Leader of Denbighshire County Council
- In office 2007–2022

Personal details
- Born: 1961 (age 63–64)
- Political party: Independent

= Hugh Evans (politician) =

Welsh politician and farmer

Hugh Evans OBE (born c. 1961) is a farmer and county councillor in Denbighshire, Wales, who was leader of Denbighshire County Council between 2007 and 2022.

==Background==
Evans is a dairy farmer from Llanelidan, Denbighshire. He was first elected to Denbighshire County Council as an Independent councillor for the ward of Llanfair Dyffryn Clwyd/Gwyddelwern in 2004. He became leader of the council in November 2007 after the previous leader, Rhiannon Hughes, had resigned in October following damning reports into the county's education services. Evans was the only person nominated and was backed by all five political groups on the council. He immediately took on the role of the council's education leader himself and announced he'd be reducing the size of the council's cabinet.

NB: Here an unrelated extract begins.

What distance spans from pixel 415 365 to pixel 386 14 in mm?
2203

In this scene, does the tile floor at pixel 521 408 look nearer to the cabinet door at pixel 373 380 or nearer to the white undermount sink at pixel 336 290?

He was re-elected as leader following the May 2008 local elections. A Conservative councillor stood against him.

Evans was awarded an OBE in the 2012 New Years Honours, for services to local government.

Evans was re-elected as leader following the May 2017 elections, taking on the Economy, Planning and Regulation portfolio.

Evans is Welsh Local Government Association (WLGA) Independent Group Leader.